- _What to do_:
Reproduce verbatim the lines of the material below, starting at the line containing "What is the approximate" and continuing through the last line of the material.
— Begin Records —
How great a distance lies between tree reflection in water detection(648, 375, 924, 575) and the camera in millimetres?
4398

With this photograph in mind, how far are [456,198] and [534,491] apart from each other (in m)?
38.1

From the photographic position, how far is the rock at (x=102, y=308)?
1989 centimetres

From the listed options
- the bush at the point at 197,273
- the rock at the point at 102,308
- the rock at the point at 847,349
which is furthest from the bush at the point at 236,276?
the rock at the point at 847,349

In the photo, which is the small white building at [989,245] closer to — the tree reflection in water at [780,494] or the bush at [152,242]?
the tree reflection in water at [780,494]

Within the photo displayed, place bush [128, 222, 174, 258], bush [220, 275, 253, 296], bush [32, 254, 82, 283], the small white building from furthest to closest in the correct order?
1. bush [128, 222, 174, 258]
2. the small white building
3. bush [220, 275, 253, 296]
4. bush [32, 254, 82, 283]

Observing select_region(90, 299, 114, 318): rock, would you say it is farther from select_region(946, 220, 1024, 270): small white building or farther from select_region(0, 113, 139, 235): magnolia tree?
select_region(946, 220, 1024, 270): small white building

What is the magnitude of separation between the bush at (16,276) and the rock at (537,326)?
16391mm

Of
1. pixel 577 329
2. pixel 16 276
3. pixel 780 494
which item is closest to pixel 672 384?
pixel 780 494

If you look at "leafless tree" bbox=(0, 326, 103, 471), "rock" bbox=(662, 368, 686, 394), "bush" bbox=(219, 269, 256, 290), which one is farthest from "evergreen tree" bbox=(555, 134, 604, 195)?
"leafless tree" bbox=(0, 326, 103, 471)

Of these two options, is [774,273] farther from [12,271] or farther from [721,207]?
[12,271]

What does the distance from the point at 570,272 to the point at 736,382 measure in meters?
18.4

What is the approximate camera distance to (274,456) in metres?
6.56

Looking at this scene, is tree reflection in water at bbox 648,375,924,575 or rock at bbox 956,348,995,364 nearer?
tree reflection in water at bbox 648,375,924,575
— End Records —
- _Written solution_:
What is the approximate camera distance to (274,456) in metres?
6.56

Looking at this scene, is tree reflection in water at bbox 648,375,924,575 or rock at bbox 956,348,995,364 nearer?
tree reflection in water at bbox 648,375,924,575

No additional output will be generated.